The group, called Recovering from Religion (RR)
, hopes to raise $30,000 by June 30 to fund the hotline project. According to RR's Twitter feed
, they have already raised $4,529 of their goal.
RR's hotline would provide a secular support network for new atheists or people doubting their faith. It would be operated 24/7 by trained volunteers and is not directed to followers of any particular religion.
Sarah Morehead, Executive Director of RR, said that the $30,000 will keep the project running for two years. This includes the cost of the phone lines and volunteer training. It will also pay for two independent psychologists who will help RR ensure the quality of their training program.
No one at RR gets paid, said Morehead. "For now, it is a labor of love," she said.
According to RR's website, "Leaving religion is full of potential problems, both emotional and practical." This can include isolation from from friends and family or even the loss of employment. The hotline volunteers will aid callers in coming up with an action-based plan to deal with these difficulties. They can also link callers up to other resources, such as secular support grounds, the Suicide Hotline or job-seeking aid.
"It'll be a sort of clearing house for resources," Morehead said.
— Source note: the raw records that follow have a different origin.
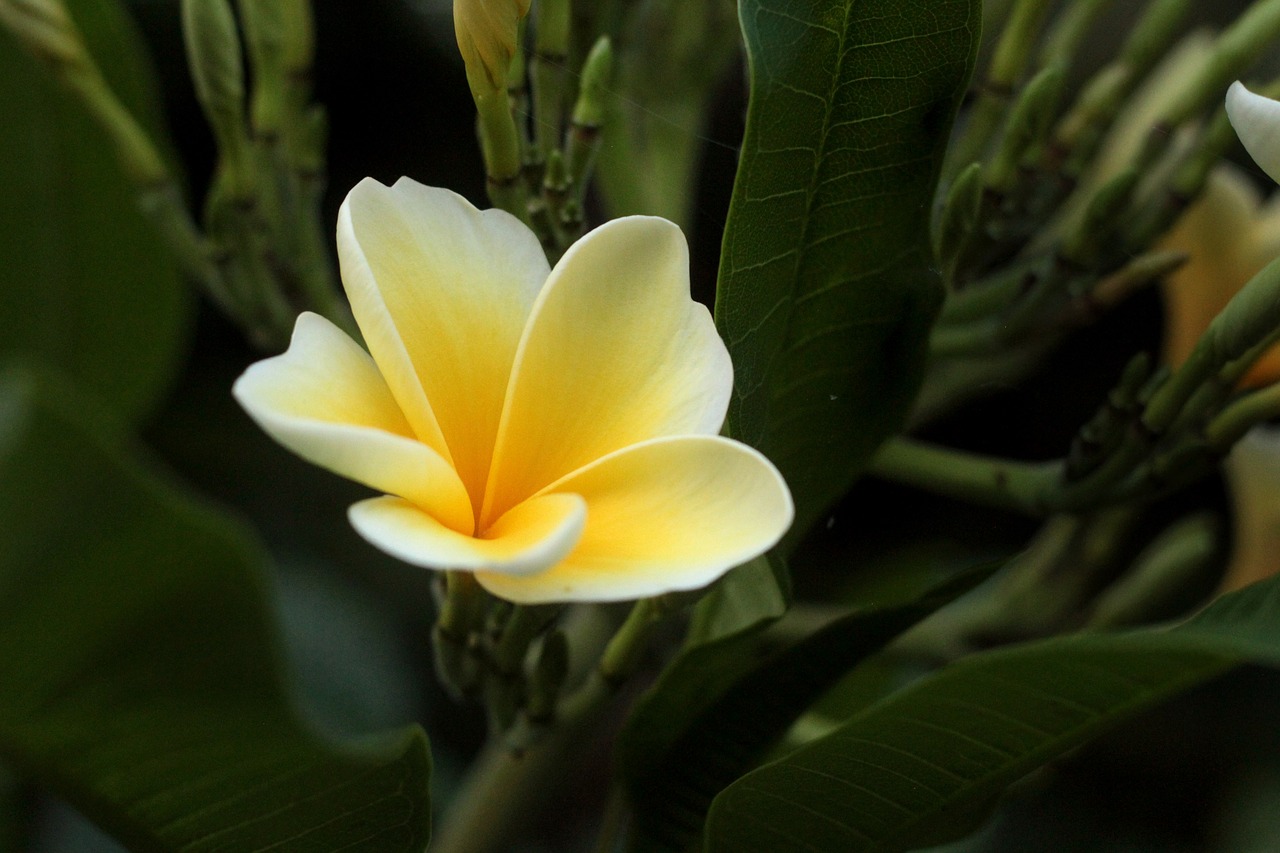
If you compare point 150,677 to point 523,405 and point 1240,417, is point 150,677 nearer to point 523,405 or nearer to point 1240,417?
point 523,405

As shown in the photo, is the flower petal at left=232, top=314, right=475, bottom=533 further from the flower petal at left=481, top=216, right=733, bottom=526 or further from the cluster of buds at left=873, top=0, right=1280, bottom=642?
the cluster of buds at left=873, top=0, right=1280, bottom=642

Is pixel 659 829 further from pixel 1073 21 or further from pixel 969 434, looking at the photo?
pixel 969 434

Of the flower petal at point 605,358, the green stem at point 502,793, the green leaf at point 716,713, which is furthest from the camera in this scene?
the green stem at point 502,793

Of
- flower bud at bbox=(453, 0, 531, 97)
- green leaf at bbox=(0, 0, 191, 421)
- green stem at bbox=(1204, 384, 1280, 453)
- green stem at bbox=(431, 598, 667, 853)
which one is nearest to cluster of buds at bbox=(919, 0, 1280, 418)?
green stem at bbox=(1204, 384, 1280, 453)

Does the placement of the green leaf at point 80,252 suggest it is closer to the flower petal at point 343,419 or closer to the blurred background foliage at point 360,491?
the blurred background foliage at point 360,491

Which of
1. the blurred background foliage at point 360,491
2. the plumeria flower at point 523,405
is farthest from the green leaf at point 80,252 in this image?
the plumeria flower at point 523,405

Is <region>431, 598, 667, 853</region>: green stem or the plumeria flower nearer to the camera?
the plumeria flower
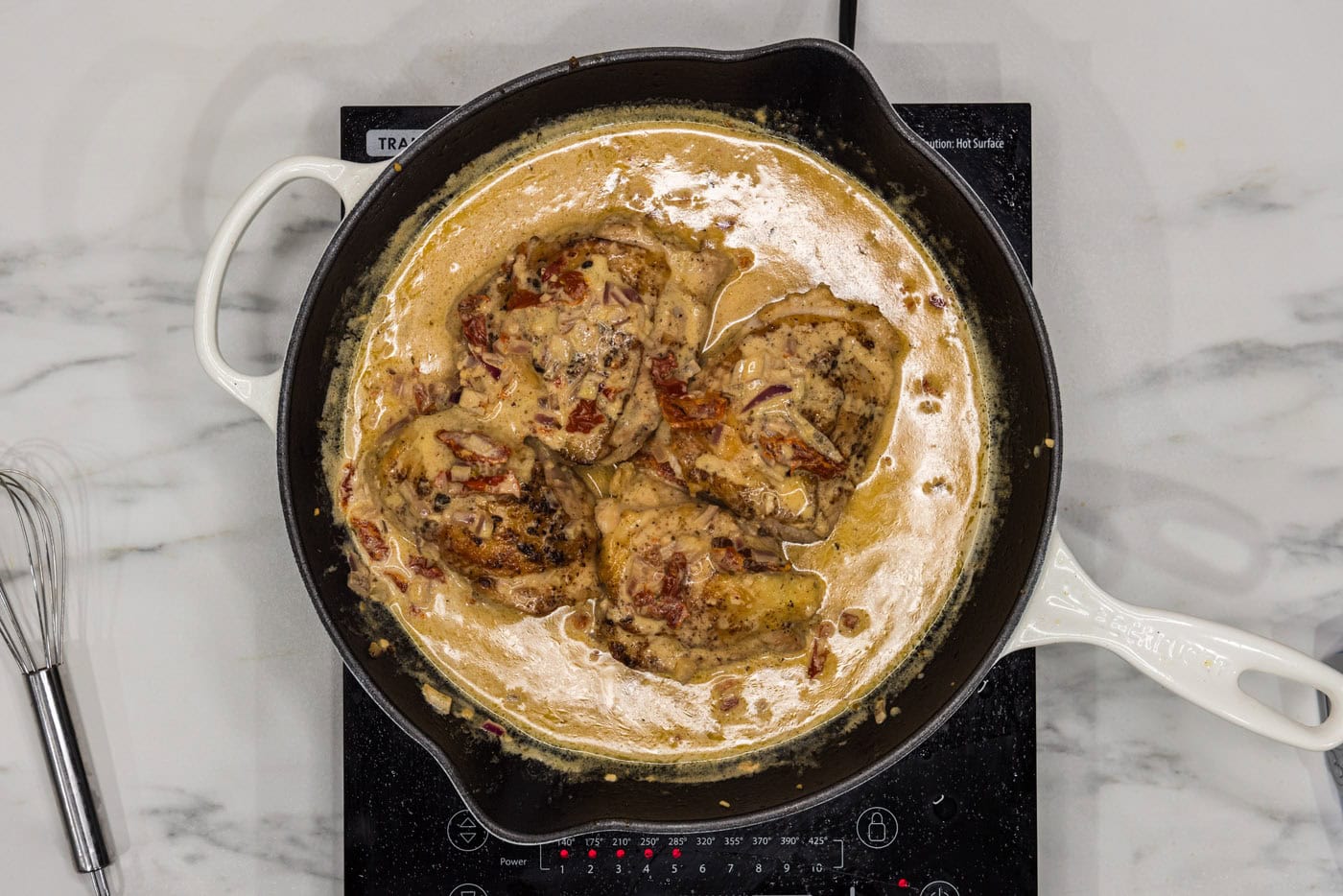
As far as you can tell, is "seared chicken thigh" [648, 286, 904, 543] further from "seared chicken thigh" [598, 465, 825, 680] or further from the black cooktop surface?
the black cooktop surface

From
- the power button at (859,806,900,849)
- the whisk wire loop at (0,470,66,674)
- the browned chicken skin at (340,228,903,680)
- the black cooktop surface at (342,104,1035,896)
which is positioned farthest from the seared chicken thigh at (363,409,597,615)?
the whisk wire loop at (0,470,66,674)

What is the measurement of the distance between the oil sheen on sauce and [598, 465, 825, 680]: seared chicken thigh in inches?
4.5

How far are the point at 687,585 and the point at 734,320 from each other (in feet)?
1.73

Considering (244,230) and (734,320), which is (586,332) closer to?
(734,320)

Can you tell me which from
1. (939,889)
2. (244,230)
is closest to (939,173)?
(244,230)

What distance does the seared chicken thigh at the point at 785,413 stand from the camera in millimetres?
1923

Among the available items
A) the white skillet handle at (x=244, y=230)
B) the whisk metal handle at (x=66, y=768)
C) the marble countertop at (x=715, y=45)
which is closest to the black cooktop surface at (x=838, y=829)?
the marble countertop at (x=715, y=45)

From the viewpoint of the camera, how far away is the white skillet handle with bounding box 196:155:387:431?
186 cm

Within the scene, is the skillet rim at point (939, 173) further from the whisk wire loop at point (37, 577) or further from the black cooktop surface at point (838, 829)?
the whisk wire loop at point (37, 577)

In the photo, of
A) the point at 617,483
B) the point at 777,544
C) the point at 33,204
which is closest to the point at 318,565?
the point at 617,483

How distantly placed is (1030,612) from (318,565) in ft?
4.45

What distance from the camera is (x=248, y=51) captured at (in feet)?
7.52

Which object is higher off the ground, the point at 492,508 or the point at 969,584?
the point at 492,508

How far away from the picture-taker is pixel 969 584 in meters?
2.17
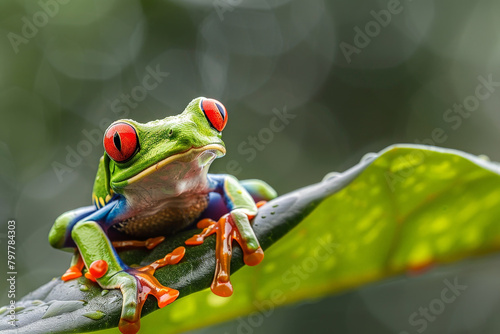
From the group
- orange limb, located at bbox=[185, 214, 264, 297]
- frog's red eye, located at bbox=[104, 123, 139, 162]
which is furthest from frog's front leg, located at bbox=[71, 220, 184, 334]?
frog's red eye, located at bbox=[104, 123, 139, 162]

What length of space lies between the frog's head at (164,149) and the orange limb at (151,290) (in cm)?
47

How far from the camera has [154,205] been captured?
2.20m

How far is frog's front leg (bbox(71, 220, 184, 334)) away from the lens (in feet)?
4.57

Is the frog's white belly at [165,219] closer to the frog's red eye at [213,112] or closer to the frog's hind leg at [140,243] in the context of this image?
the frog's hind leg at [140,243]

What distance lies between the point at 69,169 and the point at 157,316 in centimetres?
647

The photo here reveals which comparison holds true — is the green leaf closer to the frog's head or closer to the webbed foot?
the webbed foot

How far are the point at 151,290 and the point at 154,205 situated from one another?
32.0 inches

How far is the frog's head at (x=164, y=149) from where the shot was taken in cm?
192

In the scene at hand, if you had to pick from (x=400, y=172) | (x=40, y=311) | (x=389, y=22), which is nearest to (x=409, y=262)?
(x=400, y=172)

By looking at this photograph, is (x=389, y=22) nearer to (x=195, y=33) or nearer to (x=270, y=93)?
(x=270, y=93)

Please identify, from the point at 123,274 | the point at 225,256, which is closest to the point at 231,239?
the point at 225,256

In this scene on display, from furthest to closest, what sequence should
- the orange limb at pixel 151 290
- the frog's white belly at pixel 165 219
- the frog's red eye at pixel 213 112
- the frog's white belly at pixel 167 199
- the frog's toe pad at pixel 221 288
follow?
1. the frog's white belly at pixel 165 219
2. the frog's red eye at pixel 213 112
3. the frog's white belly at pixel 167 199
4. the frog's toe pad at pixel 221 288
5. the orange limb at pixel 151 290

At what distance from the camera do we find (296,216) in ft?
4.71

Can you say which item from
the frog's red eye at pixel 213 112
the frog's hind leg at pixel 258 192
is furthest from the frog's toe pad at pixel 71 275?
the frog's hind leg at pixel 258 192
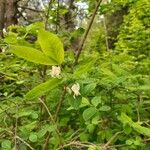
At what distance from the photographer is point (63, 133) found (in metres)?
1.74

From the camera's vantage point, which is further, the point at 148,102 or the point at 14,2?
the point at 14,2

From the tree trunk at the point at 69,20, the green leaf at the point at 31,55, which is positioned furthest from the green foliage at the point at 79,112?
the tree trunk at the point at 69,20

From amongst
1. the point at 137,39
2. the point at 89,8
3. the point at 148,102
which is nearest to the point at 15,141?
the point at 148,102

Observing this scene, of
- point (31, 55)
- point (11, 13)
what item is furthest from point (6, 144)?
point (11, 13)

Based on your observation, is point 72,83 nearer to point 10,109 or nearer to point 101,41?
point 10,109

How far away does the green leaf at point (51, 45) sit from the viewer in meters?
0.85

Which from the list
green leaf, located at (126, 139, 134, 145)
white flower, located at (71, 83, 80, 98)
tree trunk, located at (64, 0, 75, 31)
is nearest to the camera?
white flower, located at (71, 83, 80, 98)

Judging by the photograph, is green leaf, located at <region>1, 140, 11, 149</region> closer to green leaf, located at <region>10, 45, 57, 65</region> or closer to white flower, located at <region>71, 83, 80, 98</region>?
white flower, located at <region>71, 83, 80, 98</region>

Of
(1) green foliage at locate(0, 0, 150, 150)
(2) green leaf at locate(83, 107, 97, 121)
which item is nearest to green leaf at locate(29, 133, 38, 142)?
(1) green foliage at locate(0, 0, 150, 150)

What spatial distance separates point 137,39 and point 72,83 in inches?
323

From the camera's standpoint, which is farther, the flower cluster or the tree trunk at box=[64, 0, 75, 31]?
the tree trunk at box=[64, 0, 75, 31]

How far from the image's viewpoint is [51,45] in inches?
33.9

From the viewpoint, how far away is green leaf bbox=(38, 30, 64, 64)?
85 centimetres

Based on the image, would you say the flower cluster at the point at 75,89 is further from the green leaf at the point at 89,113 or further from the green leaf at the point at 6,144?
the green leaf at the point at 6,144
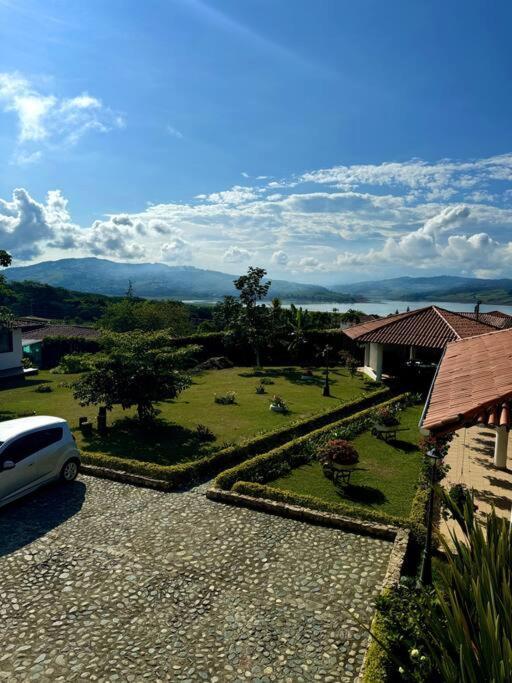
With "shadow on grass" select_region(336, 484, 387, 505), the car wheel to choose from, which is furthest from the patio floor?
the car wheel

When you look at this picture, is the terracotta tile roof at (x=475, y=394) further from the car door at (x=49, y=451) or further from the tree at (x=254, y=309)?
the tree at (x=254, y=309)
Finding these resources can be difficult for new atheists who have always had the support of faith and the church for their problems.
"Even if they go to Google, they might not necessarily find them because they don't know how to look," said Morehead. That includes searching for terms such as 'secular' or 'free-thought' instead of simply 'atheist,' or learning to deal with the loss of loved ones without the comfort of a belief in an afterlife.
Leaving religion "is an existential crisis that [new atheists] don't have the skills to deal with," she said. "They have their identity wrapped up in religion ... they have to discover who they are."
Some people have accused RR of attempting to “de-convert” Christians
. RR, on the other hand, insists this is not the reason behind the hotline.
"The goal is not to create atheists," said Morehead. Instead, the hotline is meant to offer anonymous support for anyone doubting their faiths, whether it is complete disbelief or finding a church that fits better with their individual views.
"We're not the ones knocking on doors on Saturday mornings," she added. "This is pretty much the opposite of conversion."
Though the calls on the hotline will be anonymous, RR will try to collect as much data as they can. This might include age, gender, sexual orientation and what religion the caller was raised to believe. Morehead said the callers will not be obligated to provide any data, and the service is not contingent upon revealing personal information.
They hope the data can be used to prove the effectiveness of the hotline, which will help with future donations and grant support.
RR already holds support groups across the United States and has groups in the United Kingdom, Australia and Canada. Their members are made up of people who were formerly religious. These groups "offer the opportunity to explore the negative impact of religion
" in the lives of the participants. The hotline will add anonymity to RR's services.